**SUPPLIED PASSAGE**

* START *

Saturday 31 December 2011

CANNIBAL HOLOCAUST (R Deodato)

( Ruggero Deodato / 1980 )

Deodato's mondo horror wants to be both celebrated and reviled but is too bound up in horror convention and general incompetence to truly be either. Harold Monroe, anthropologist, travels into the Amazonian jungle to recover the filmed footage from an earlier documentary crew for a TV company who want to use the footage in a sensationalist feature. Upon discovering that the reason the earlier expedition never made it back was because they were killed in retaliation for a series of atrocities committed against the tribespeople Monroe begins to question who the real savages were.

* END *

**RECORDS SHOWN**
* START *

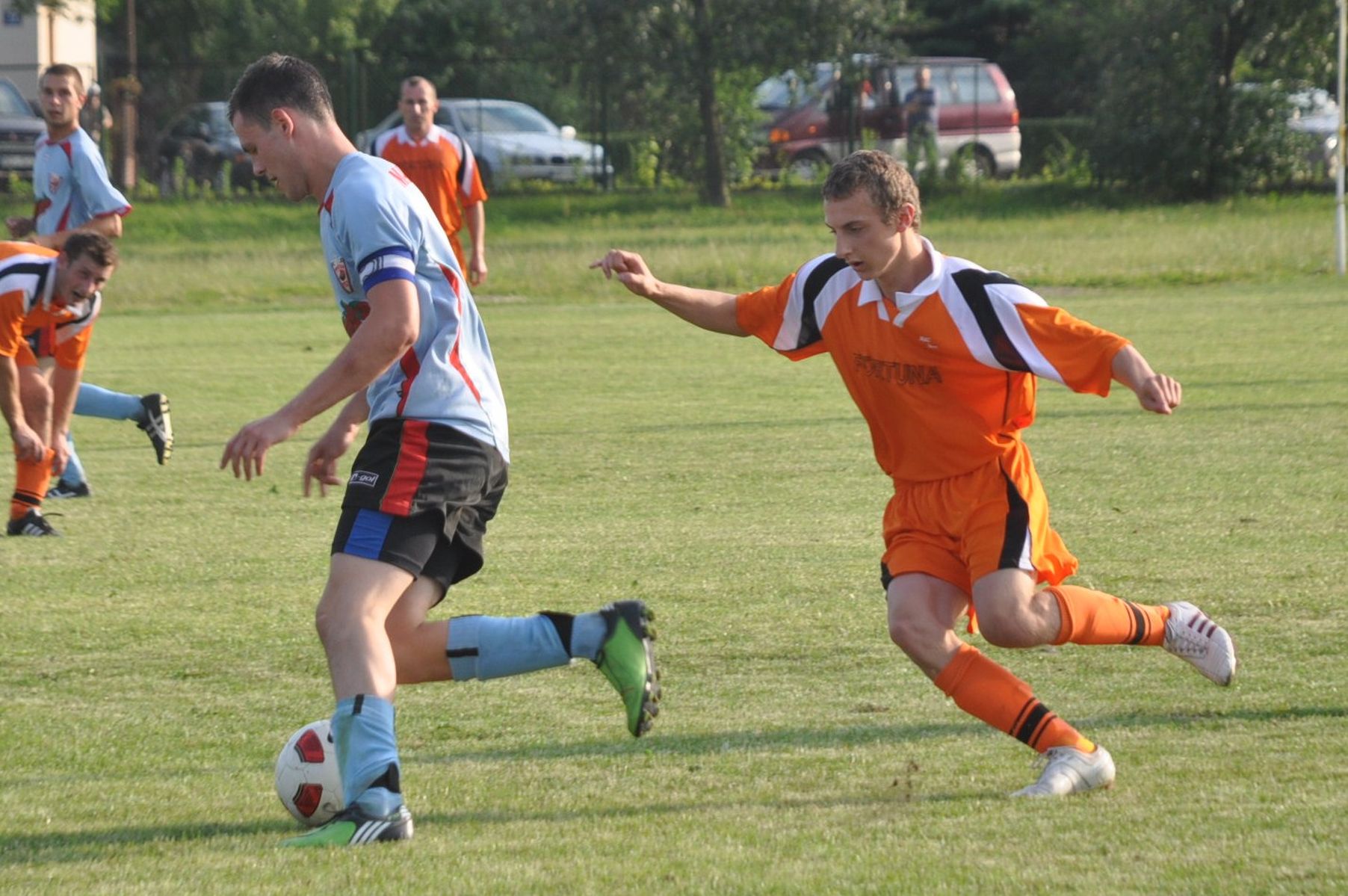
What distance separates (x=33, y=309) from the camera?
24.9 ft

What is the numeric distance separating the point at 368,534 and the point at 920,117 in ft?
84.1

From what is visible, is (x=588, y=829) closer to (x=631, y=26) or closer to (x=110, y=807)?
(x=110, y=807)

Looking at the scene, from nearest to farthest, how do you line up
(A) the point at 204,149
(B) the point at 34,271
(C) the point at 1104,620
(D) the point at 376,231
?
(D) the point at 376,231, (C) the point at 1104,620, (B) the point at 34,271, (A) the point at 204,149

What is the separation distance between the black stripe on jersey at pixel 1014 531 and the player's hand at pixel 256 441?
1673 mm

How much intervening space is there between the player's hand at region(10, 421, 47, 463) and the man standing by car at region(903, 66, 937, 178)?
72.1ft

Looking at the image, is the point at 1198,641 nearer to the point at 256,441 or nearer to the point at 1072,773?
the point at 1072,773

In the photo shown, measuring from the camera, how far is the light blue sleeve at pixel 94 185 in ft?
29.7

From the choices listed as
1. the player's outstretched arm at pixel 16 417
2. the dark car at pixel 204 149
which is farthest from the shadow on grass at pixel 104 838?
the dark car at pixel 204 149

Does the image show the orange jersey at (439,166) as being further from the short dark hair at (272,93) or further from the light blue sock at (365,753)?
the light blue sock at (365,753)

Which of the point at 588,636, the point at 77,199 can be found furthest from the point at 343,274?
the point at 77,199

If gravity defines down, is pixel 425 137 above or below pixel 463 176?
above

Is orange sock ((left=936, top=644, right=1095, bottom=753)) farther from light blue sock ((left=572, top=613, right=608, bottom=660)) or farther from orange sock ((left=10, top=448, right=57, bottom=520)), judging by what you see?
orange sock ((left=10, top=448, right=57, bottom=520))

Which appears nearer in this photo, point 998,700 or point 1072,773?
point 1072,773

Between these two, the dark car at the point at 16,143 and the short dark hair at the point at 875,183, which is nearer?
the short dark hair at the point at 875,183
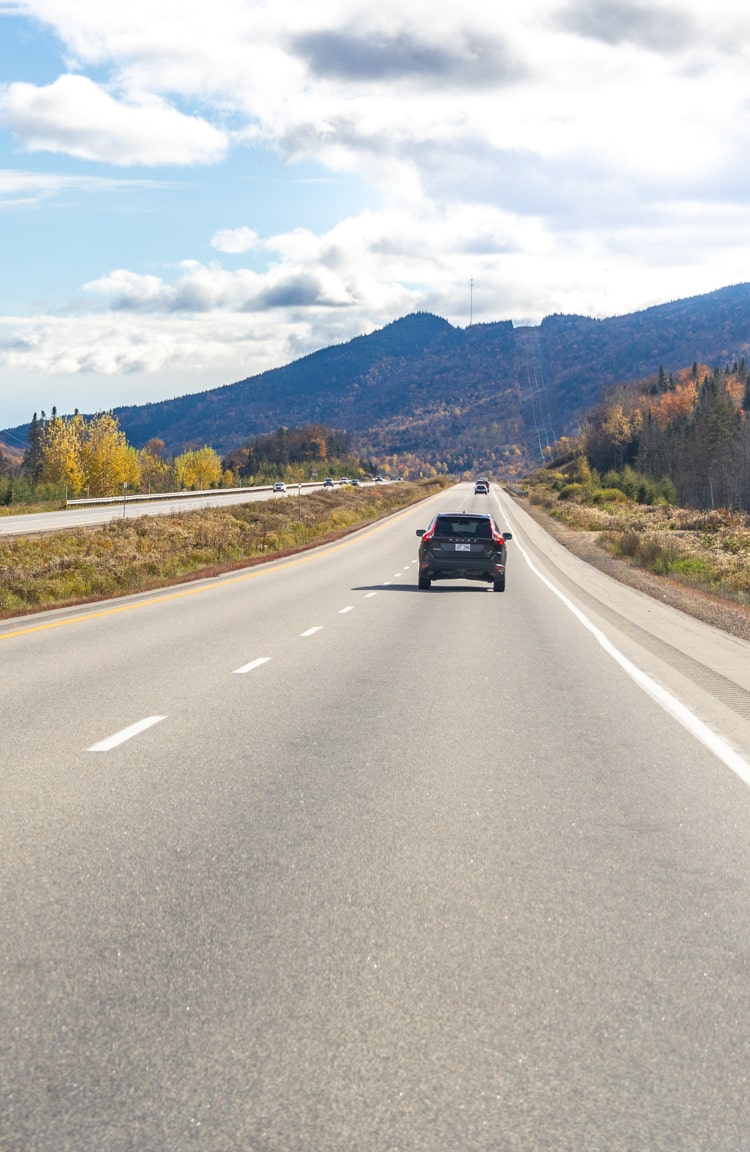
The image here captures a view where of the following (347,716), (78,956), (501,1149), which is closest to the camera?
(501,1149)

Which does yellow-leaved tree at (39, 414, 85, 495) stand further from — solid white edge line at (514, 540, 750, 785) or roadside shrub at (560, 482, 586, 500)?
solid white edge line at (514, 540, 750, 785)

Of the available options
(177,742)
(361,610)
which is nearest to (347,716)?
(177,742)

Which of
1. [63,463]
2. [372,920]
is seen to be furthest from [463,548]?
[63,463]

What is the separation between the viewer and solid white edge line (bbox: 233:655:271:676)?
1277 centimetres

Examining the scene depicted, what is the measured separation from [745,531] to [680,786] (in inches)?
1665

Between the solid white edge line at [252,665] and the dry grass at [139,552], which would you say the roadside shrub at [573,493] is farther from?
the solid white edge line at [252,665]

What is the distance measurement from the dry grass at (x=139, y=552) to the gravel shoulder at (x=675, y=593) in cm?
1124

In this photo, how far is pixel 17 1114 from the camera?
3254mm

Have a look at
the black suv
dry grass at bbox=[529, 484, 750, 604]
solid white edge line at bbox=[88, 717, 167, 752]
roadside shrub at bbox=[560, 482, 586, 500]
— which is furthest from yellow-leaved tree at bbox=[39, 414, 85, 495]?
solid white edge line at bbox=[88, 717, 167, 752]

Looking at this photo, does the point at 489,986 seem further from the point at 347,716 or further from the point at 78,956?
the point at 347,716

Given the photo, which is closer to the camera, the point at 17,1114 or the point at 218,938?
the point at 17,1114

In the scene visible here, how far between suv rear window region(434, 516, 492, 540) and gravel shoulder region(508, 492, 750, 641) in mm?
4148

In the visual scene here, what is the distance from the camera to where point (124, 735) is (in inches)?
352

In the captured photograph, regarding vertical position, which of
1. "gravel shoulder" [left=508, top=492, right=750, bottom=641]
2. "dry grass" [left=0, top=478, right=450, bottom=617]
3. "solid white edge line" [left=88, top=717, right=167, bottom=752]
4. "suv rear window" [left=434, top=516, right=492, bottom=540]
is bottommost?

* END *

**GIVEN REQUEST A**
Return the part of the Cannibal Holocaust review starting at "Saturday 31 December" and ending at "real savages were.", copied word for word.
**GIVEN REQUEST B**
In the Cannibal Holocaust review, why did the earlier documentary expedition never make it back?

**WRITTEN RESPONSE A**
Saturday 31 December 2011

CANNIBAL HOLOCAUST (R Deodato)

( Ruggero Deodato / 1980 )

Deodato's mondo horror wants to be both celebrated and reviled but is too bound up in horror convention and general incompetence to truly be either. Harold Monroe, anthropologist, travels into the Amazonian jungle to recover the filmed footage from an earlier documentary crew for a TV company who want to use the footage in a sensationalist feature. Upon discovering that the reason the earlier expedition never made it back was because they were killed in retaliation for a series of atrocities committed against the tribespeople Monroe begins to question who the real savages were.

**WRITTEN RESPONSE B**
They were killed in retaliation for a series of atrocities they committed against the tribespeople.